3. Your recent book is “Doctoring: The Nature of Primary Care Medicine.” What does the doctor need to do for a patient to relieve suffering?

Well, you need to take time to find out who and what the person is. Learn to listen to language cues, for one thing. People say. “I was eating and feeling fine, etc., until this cancer, disease, whatever. You can’t eat and you are tired, etc.” You see, people switch to third person-pronouns in order to distance themselves. It’s not my breast any longer when she’s got breast cancer. It becomes “the breast.” Doctors have to hear that [attempt to distance] in patients’ language and allow the distancing. Like with the woman with the Stage 4 cancer. You say, “We are going to work together through the chemotherapy,” not, “I’ll help you,” but “we.” And if the statistics are only 10 percent survival rate, you say, “Why can’t we be the ones?” You make things happen in persons, not just in bodies.

4. How well do you think medicine and medical training is doing in treating the whole person and actually relieving suffering?

Well, we’ve got all this science and technology and its wonderful benefits. But we’ve got this idea that death is always the ultimate enemy, that the only important thing is not to die. There’s a lot more to living than not dying. Take the ICU. It’s a temple of care of individual physiological symptoms, not to taking care of the whole person.

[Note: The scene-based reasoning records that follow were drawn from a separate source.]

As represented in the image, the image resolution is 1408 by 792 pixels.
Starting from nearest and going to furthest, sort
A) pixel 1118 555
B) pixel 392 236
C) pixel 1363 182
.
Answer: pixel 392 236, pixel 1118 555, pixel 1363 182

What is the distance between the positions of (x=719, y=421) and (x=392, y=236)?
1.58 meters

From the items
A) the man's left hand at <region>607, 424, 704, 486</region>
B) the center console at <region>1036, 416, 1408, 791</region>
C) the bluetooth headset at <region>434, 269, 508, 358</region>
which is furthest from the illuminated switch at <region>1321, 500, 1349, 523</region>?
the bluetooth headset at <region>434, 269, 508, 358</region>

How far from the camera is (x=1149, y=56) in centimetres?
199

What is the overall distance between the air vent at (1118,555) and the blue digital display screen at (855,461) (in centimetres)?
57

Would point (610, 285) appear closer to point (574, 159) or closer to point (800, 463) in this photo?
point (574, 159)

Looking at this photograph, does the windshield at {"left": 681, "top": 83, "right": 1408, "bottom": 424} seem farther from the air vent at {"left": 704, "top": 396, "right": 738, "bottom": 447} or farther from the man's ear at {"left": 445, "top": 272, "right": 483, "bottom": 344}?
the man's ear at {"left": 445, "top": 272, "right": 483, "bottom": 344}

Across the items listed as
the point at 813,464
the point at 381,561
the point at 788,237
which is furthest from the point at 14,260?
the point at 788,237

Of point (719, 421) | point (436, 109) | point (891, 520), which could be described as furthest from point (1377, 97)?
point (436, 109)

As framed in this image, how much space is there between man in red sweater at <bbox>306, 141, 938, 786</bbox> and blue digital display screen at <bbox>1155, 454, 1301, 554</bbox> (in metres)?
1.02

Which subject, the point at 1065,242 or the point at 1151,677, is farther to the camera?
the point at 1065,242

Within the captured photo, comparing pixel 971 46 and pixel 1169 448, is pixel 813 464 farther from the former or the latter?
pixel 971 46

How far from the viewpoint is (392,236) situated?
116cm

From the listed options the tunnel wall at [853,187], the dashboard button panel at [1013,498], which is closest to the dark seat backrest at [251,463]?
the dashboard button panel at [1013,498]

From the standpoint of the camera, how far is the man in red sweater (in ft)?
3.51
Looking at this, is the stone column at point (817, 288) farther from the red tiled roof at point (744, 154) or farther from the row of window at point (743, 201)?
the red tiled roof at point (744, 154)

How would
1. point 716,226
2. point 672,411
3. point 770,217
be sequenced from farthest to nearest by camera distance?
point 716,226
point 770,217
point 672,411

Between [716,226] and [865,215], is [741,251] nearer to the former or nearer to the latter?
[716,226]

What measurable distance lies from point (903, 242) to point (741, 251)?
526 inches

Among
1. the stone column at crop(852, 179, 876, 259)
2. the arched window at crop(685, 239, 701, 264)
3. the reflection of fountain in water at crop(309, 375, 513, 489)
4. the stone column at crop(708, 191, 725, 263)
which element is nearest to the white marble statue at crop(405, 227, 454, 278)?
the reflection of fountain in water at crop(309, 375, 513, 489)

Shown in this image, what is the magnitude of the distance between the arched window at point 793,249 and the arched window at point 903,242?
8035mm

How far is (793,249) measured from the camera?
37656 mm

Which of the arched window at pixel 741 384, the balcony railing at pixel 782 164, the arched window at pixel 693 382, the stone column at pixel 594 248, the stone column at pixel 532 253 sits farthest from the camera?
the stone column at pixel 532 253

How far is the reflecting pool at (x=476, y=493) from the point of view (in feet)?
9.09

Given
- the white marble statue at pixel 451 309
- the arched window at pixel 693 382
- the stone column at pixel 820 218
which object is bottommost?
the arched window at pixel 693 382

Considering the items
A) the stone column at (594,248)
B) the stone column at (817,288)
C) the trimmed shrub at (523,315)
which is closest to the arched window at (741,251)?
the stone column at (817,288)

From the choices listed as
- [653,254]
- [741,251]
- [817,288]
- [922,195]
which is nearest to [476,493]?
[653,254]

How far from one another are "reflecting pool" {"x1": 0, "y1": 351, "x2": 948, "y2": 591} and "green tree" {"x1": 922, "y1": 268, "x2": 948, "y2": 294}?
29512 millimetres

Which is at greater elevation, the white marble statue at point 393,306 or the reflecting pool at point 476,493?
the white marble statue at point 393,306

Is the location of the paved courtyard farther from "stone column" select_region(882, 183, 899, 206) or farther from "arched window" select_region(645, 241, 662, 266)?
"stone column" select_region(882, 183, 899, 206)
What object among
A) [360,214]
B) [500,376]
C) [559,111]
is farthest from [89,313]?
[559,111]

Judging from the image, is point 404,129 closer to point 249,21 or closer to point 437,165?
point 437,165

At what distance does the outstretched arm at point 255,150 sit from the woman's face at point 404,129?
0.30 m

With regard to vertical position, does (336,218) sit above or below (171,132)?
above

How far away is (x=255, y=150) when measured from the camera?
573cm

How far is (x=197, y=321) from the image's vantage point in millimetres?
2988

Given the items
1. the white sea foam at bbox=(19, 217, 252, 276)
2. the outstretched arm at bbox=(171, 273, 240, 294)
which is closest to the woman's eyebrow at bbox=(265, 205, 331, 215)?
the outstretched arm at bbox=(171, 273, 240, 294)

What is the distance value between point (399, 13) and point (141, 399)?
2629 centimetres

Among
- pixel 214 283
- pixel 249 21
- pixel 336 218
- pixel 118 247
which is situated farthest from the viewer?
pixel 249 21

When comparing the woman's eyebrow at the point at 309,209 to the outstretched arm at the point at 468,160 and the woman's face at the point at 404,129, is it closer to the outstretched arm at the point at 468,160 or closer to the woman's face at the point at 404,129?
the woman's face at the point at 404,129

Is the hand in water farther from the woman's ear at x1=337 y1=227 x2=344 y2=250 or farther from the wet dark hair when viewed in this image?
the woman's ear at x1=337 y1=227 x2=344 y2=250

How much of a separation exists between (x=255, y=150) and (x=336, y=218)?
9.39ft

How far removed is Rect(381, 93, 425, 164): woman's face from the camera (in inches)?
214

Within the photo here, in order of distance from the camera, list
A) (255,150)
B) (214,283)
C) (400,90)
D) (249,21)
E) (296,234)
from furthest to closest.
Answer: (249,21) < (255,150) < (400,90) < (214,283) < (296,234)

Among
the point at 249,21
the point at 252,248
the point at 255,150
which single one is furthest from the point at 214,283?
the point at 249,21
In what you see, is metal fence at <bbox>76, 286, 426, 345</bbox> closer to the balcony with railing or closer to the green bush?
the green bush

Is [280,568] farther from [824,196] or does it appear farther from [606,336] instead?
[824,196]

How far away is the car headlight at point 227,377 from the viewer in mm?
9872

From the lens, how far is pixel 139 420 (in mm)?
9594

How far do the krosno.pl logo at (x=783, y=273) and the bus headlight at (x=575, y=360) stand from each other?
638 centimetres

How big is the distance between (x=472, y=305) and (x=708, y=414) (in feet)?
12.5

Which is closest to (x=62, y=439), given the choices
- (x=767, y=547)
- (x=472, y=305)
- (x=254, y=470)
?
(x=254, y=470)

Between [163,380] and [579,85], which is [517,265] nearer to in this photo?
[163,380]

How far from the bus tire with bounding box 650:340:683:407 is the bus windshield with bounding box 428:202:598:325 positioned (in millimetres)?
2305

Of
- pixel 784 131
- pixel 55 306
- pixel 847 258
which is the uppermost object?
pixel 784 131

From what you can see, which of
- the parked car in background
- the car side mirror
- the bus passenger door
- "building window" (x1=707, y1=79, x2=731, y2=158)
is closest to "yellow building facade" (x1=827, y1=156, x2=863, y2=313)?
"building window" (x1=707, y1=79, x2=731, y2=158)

5. Where do you stand on end-of-life issues?

Our society is into individualism, no limits on free will. Then how come when we want to die, we can’t? We give people choices right up to the end. Why don’t we trust people to make decisions about dying? People don’t want not to live when they are living, but they may not feel they are living when they have a terminal illness. It’s not suicide in the same sense as when there’s not a terminal illness. It’s not the same thing.

The meeting is open to all interested people at no charge. The annual meeting of the Richmond Bioethics Forum will be held in the Kraus Auditorium of Chippenham Medical Center, 7101 Jahnke Road, on Thursday, Sept. 30, 1999. The business meeting begins at 6:30 p.m. Dr. Cassell’s address is at 7 p.m.